The service recently crossed 110,000 subscribers reaching 110,564 users in February 2026 marking its first time above the 100,000 threshold and underscoring accelerating demand for high-speed internet across urban centres.
The surge follows MTN’s April 2025 rebranding of its fibre broadband offering to FibreX, a move that appears to have catalysed adoption. In less than a year, the service added over 95,000 subscribers, representing a 639% increase from historically modest levels.
At the core of this growth is rising demand for reliable, high-speed connectivity.

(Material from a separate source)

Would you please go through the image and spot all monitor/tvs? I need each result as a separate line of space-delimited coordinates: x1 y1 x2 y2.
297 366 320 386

FibreX delivers speeds of up to 1Gbps, alongside unlimited data and low latency features increasingly essential for remote work, cloud computing, gaming, and smart home usage.
The scale of MTN’s lead is particularly striking when compared to competitors. While FibreX accounts for over 110,000 users, other providers such as SWIFT Networks and ipNX Nigeria trail significantly, highlighting the telco’s outsized presence in a still-developing market.
Beyond current performance, MTN is positioning FibreX as a cornerstone of Nigeria’s digital future. The company aims to connect more than 8 million homes by 2028, aligning its strategy with national broadband expansion goals.
These ambitions complement government initiatives such as the National Broadband Plan (2020–2025) and Project BRIDGE, which target widespread fibre deployment and increased internet penetration. While Nigeria has yet to meet its 70% broadband penetration goal, current levels hover just above 53%, leaving significant room for growth.
According to Egerton Idehen, the company is pursuing both short-term and long-term expansion strategies extending FibreX to new communities while deepening coverage in existing locations to improve activation speed and service quality.
As Nigeria pushes to strengthen its digital infrastructure, MTN’s aggressive fibre rollout reinforces a broader reality: fixed broadband, once a niche segment, is rapidly becoming central to economic productivity, digital inclusion, and the country’s global competitiveness.